● **WHAT TO PRODUCE**: Update the records below by replacing every "small rock" with "pebble" and keeping everything else the same. Leave the pictures out of your answer.
- - -
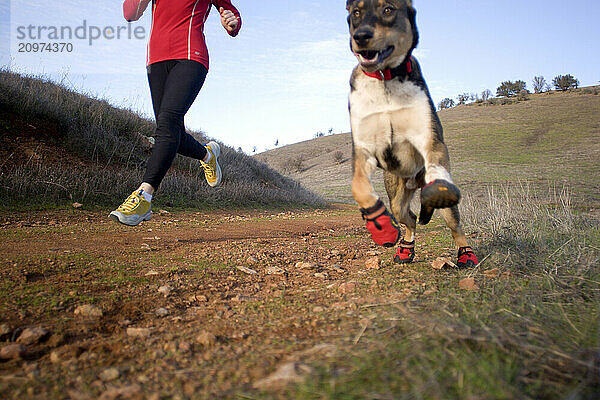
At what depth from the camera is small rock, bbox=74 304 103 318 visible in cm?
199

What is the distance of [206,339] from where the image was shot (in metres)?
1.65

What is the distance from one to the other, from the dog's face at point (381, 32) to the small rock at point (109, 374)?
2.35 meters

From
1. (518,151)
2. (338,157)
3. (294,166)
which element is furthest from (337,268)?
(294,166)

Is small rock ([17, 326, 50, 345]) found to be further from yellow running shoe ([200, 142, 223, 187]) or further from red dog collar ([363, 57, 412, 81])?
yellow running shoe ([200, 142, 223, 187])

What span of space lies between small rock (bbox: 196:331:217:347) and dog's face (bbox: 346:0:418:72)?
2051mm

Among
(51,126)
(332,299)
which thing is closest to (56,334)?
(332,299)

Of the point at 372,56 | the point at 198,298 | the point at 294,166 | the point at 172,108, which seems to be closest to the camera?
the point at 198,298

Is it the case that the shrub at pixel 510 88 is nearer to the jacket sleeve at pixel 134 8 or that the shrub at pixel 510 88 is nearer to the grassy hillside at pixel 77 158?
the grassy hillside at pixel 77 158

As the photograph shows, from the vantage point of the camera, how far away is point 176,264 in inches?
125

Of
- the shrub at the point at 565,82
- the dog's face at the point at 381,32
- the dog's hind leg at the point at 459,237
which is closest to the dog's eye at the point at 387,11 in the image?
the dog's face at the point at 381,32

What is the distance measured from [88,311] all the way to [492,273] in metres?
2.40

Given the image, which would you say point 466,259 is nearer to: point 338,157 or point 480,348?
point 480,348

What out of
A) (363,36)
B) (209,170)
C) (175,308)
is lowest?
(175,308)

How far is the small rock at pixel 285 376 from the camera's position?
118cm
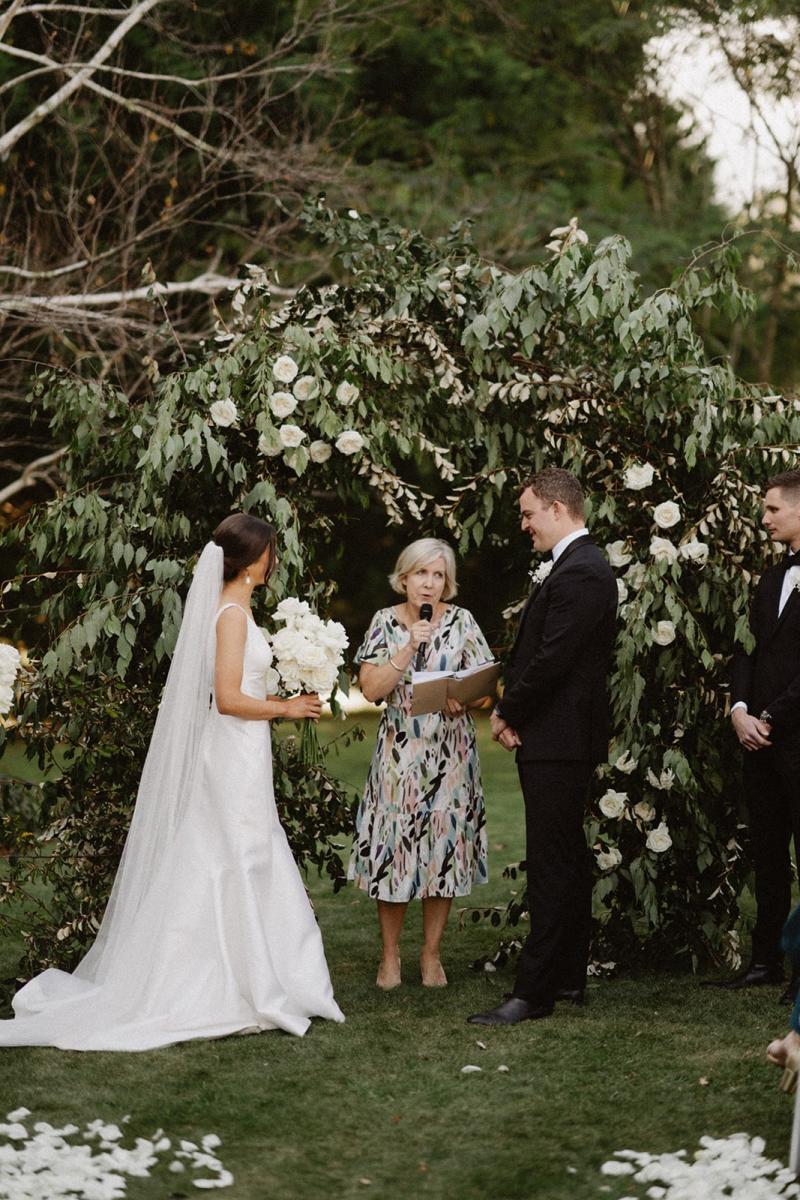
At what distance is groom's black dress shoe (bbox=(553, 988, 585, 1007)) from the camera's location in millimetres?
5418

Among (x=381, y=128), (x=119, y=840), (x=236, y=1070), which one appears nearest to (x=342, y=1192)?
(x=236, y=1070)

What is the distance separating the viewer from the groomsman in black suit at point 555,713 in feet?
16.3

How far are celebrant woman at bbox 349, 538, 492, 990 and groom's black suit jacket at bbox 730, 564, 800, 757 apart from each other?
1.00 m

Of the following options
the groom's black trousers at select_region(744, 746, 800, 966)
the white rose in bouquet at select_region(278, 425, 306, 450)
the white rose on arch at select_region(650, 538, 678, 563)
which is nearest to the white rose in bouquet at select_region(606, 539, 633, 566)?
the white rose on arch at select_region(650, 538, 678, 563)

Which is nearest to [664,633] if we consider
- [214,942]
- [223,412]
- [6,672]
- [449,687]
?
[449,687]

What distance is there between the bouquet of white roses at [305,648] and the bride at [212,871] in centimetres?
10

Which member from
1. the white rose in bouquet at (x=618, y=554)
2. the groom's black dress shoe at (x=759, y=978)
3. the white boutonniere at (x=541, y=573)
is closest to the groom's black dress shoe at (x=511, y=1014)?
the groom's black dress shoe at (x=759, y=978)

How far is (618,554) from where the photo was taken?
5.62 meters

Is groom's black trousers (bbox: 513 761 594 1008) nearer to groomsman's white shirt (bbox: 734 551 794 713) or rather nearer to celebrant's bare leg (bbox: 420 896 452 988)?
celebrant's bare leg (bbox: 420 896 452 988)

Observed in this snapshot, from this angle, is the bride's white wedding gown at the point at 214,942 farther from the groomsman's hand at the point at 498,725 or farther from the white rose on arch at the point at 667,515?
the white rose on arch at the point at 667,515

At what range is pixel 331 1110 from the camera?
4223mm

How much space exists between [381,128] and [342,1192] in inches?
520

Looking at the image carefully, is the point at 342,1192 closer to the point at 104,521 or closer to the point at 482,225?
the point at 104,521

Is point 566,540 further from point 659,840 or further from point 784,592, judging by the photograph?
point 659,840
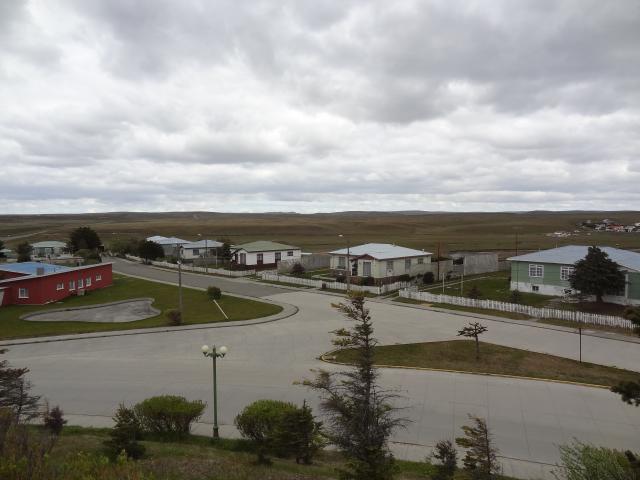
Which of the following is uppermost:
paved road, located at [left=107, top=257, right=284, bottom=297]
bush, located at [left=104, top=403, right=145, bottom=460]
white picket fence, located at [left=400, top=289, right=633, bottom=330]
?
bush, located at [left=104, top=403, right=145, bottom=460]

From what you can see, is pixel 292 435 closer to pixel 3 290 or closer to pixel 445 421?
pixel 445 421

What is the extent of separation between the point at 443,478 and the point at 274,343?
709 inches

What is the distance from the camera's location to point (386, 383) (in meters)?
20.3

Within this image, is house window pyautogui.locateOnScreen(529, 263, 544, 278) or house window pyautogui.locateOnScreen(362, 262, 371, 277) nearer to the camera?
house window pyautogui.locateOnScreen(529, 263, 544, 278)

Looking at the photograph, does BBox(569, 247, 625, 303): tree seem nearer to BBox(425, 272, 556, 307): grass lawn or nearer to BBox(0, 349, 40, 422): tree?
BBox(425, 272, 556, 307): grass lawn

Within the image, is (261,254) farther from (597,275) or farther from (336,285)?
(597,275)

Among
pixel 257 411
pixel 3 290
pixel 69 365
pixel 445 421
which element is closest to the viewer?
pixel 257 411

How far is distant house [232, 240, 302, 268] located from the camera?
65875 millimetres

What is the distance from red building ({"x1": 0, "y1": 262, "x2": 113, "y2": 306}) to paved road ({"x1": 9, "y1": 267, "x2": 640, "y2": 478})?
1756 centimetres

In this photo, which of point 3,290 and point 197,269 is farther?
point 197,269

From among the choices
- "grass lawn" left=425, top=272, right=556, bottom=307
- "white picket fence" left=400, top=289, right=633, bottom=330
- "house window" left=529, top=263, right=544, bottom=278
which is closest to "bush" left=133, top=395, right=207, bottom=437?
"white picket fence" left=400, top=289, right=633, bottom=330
- - -
● **TASK OUTPUT**:
At what depth from the camera is pebble, bbox=74 304 103 318 visible in cm?
199

What is the distance of [206,339] from where the image was shot (in metres)?
1.65

What is the distance from one to the other, from the dog's face at point (381, 32) to the pebble at point (109, 374)?
2.35 meters

From
1. (518,151)
2. (338,157)
3. (294,166)
which element is furthest from (337,268)?
(294,166)

Is pebble ([17, 326, 50, 345]) found to be further from yellow running shoe ([200, 142, 223, 187]) or further from red dog collar ([363, 57, 412, 81])?
yellow running shoe ([200, 142, 223, 187])

What span of space lies between pebble (bbox: 196:331:217:347) and dog's face (bbox: 346:0:418:72)?
2051mm

Among
(51,126)
(332,299)
which thing is closest to (56,334)?
(332,299)

Of the point at 372,56 | the point at 198,298 | the point at 294,166 | the point at 172,108, which seems to be closest to the camera?
the point at 198,298

Is it the case that the shrub at pixel 510 88 is nearer to the jacket sleeve at pixel 134 8 or that the shrub at pixel 510 88 is nearer to the grassy hillside at pixel 77 158?
the grassy hillside at pixel 77 158

As the photograph shows, from the vantage point of the camera, how far away is point 176,264 in inches?
125

Of
- the shrub at the point at 565,82
- the dog's face at the point at 381,32
- the dog's hind leg at the point at 459,237
which is closest to the dog's eye at the point at 387,11 in the image?
the dog's face at the point at 381,32

What is the distance measured from [88,311] all the way to [492,273] in metres?
2.40

Given the image, which would you say point 466,259 is nearer to: point 338,157 or point 480,348?
point 480,348

What out of
A) (363,36)
B) (209,170)
C) (175,308)
is lowest?
(175,308)

How far is the pebble at pixel 285 376 from the camera's position?
118cm
At what distance is groom's black dress shoe (bbox=(553, 988, 585, 1007)) from the camera's location in millimetres?
5418

Among (x=381, y=128), (x=119, y=840), (x=236, y=1070), which one appears nearest to (x=342, y=1192)?
(x=236, y=1070)

What is the distance separating the viewer from the groomsman in black suit at point 555,713 in feet?
16.3

How far are celebrant woman at bbox 349, 538, 492, 990 and groom's black suit jacket at bbox 730, 564, 800, 757 apart from each other?
1.00 m

Of the following options
the groom's black trousers at select_region(744, 746, 800, 966)
the white rose in bouquet at select_region(278, 425, 306, 450)
the white rose on arch at select_region(650, 538, 678, 563)
which is nearest to the white rose in bouquet at select_region(606, 539, 633, 566)?
the white rose on arch at select_region(650, 538, 678, 563)

Which is nearest to [664,633] if we consider
- [214,942]
- [223,412]
- [6,672]
- [449,687]
?
[449,687]

What distance is there between the bouquet of white roses at [305,648] and the bride at [212,871] in centimetres?
10

Which member from
1. the white rose in bouquet at (x=618, y=554)
2. the groom's black dress shoe at (x=759, y=978)
3. the white boutonniere at (x=541, y=573)
is closest to the groom's black dress shoe at (x=511, y=1014)?
the groom's black dress shoe at (x=759, y=978)

How far is (618,554) from where the photo was taken?
5.62 meters

Is groom's black trousers (bbox: 513 761 594 1008) nearer to groomsman's white shirt (bbox: 734 551 794 713) or rather nearer to celebrant's bare leg (bbox: 420 896 452 988)?
celebrant's bare leg (bbox: 420 896 452 988)

Observed in this snapshot, from this angle, is the bride's white wedding gown at the point at 214,942 farther from the groomsman's hand at the point at 498,725 or farther from the white rose on arch at the point at 667,515?
the white rose on arch at the point at 667,515

At what range is pixel 331 1110 from the camera?
4223mm

How much space exists between [381,128] and [342,1192] in inches?
520

Looking at the image carefully, is the point at 342,1192 closer to the point at 104,521 or closer to the point at 482,225?
the point at 104,521

Is point 566,540 further from point 659,840 or further from point 784,592, judging by the photograph?
point 659,840
Which of the following is uppermost:
paved road, located at [left=107, top=257, right=284, bottom=297]
bush, located at [left=104, top=403, right=145, bottom=460]
white picket fence, located at [left=400, top=289, right=633, bottom=330]
?
bush, located at [left=104, top=403, right=145, bottom=460]

From what you can see, is pixel 292 435 closer to pixel 3 290 or closer to pixel 445 421?
pixel 445 421

What is the extent of separation between the point at 443,478 and the point at 274,343?
709 inches

What is the distance from the camera's location to point (386, 383) (in meters)?
20.3

Within this image, is house window pyautogui.locateOnScreen(529, 263, 544, 278) or house window pyautogui.locateOnScreen(362, 262, 371, 277) nearer to the camera?
house window pyautogui.locateOnScreen(529, 263, 544, 278)

Looking at the photograph, does BBox(569, 247, 625, 303): tree seem nearer to BBox(425, 272, 556, 307): grass lawn or nearer to BBox(0, 349, 40, 422): tree?
BBox(425, 272, 556, 307): grass lawn

Within the image, is (261,254) farther from (597,275) or farther from (336,285)?
(597,275)

Among
pixel 257 411
pixel 3 290
pixel 69 365
pixel 445 421
which element is closest to the viewer?
pixel 257 411

How far is distant house [232, 240, 302, 268] located from the camera?
65875 millimetres

What is the distance from red building ({"x1": 0, "y1": 262, "x2": 113, "y2": 306}) to paved road ({"x1": 9, "y1": 267, "x2": 640, "y2": 478})?
1756 centimetres

In this photo, which of point 3,290 and point 197,269 is farther?
point 197,269

From among the choices
- "grass lawn" left=425, top=272, right=556, bottom=307
- "white picket fence" left=400, top=289, right=633, bottom=330
- "house window" left=529, top=263, right=544, bottom=278
which is closest to "bush" left=133, top=395, right=207, bottom=437?
"white picket fence" left=400, top=289, right=633, bottom=330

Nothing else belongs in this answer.